TERORIS PALEMBANG


------------------------------

Mengikuti Perjalanan Rekonstruksi Jaringan Teroris Palembang (1)

---------------

Menyesal, Balas Pemberi Uang Saku dengan Tanam Bom

--------------

Lima pelaku teror Palembang yang dibeber polisi untuk rekonstruksi ke tempat kejadian perkara (TKP) beberapa waktu lalu tergolong pendatang baru. Meski bomnya belum meledak, ada yang mengaku menyesal dan meminta maaf atas aksinya.

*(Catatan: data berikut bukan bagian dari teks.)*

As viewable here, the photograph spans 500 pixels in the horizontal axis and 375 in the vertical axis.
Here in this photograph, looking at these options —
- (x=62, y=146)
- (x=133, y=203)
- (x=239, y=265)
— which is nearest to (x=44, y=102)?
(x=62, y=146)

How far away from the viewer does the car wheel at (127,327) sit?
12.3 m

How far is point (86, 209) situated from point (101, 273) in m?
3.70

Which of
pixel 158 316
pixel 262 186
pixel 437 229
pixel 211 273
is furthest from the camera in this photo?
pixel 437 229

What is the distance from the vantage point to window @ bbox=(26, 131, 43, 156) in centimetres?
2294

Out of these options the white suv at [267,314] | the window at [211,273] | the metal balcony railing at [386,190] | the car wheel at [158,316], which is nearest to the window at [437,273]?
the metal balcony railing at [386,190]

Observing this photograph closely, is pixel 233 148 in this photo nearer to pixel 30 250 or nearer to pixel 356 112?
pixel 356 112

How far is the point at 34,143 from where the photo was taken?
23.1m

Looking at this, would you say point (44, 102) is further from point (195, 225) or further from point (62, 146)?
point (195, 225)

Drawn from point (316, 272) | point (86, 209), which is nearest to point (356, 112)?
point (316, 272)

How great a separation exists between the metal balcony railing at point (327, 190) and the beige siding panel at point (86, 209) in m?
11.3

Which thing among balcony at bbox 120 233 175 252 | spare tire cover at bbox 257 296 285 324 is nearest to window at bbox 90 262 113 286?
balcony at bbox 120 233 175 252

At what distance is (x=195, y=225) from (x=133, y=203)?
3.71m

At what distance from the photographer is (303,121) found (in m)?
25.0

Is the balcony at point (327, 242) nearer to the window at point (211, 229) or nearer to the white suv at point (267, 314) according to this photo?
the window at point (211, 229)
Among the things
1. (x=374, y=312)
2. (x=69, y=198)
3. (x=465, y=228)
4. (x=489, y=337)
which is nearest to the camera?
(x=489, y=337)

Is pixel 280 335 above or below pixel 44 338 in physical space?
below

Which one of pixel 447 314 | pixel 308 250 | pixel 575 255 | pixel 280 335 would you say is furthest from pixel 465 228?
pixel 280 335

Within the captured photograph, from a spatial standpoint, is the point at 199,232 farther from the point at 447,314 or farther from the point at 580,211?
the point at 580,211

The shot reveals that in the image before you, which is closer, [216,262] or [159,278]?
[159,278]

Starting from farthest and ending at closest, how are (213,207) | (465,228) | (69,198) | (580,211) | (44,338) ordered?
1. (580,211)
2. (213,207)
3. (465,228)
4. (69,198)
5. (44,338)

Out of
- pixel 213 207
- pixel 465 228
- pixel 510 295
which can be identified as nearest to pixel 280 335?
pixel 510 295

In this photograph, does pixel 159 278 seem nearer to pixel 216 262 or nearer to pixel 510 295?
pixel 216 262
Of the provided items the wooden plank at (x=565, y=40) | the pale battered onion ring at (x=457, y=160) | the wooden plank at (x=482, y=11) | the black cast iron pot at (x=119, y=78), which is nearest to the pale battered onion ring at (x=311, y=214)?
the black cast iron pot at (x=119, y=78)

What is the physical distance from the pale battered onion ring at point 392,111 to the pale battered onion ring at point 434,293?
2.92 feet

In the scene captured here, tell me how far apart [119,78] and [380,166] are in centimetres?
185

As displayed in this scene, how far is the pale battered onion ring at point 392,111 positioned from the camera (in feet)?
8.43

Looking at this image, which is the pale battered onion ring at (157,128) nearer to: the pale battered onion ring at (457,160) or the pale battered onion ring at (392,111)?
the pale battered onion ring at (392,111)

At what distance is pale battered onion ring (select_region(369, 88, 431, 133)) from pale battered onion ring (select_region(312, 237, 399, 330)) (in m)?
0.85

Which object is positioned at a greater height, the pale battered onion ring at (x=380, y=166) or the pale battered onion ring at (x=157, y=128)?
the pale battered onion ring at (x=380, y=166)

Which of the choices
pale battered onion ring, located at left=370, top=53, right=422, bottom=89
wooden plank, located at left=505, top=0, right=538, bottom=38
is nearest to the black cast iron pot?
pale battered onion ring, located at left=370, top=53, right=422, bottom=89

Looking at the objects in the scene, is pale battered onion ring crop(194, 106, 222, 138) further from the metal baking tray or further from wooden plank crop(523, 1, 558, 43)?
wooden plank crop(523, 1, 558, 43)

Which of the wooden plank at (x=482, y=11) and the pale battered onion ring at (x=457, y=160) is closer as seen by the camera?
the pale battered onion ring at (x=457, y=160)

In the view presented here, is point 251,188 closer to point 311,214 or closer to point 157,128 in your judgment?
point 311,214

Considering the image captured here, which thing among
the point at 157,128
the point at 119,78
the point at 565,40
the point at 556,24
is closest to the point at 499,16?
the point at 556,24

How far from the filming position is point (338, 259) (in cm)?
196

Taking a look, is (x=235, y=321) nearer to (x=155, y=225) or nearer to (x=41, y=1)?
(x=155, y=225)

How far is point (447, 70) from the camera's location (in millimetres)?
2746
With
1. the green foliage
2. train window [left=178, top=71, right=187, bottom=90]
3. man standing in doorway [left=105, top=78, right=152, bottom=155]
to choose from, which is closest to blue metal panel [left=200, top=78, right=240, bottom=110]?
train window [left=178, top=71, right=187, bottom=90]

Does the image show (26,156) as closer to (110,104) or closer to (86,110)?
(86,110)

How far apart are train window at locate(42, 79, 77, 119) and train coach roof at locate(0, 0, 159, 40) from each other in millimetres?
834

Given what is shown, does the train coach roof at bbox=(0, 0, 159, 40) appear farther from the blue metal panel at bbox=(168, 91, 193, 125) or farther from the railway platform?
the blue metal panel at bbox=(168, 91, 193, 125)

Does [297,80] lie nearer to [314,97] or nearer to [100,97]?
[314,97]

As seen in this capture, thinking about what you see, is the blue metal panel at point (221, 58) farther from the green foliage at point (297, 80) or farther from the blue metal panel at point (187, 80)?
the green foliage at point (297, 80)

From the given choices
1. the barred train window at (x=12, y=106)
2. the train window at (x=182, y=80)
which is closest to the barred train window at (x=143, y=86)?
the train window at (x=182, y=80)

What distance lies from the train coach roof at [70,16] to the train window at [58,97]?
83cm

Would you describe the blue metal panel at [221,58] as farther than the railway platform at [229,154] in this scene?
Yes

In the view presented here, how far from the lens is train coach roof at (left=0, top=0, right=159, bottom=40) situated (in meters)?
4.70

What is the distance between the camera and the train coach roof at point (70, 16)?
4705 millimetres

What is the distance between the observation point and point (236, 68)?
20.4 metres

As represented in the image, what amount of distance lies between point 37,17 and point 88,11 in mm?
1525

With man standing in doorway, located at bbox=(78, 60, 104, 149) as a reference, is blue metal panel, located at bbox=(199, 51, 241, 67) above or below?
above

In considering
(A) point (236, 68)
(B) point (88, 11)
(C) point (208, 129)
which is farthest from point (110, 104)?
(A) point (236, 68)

Farouk, Helmy, Edho - Palembang

Sugiarto memilih membuka lebar-lebar kaca jendela pesawat komersial Boeing 737-900ER yang membawanya terbang dari Bandara Soekarno-Hatta Selasa pagi lalu (21/10). Wajahnya yang putih bersih memantulkan cahaya mentari yang menyinari bumi. Dia tak menuruti saran penyidik berpakaian preman yang duduk di sampingnya untuk menutup jendela jika dirinya takut ketinggian.

"Apik ngene (bagus begini)," kata pemuda 21 tahun kelahiran Ogan Komering Ulu (OKU) Timur, Sumatera Selatan namun berdarah Trenggalek, Jawa Timur itu. Sebelum dibekuk polisi, Sugi—yang paling muda di antara empat pelaku yang dikeler ke Palembang—memang kerap bepergian ke Jakarta menumpang pesawat bertiket murah. "Sering ke Kwitang cari buku, tidurnya numpang masjid di PP Muhammadiyah, Menteng," tambahnya.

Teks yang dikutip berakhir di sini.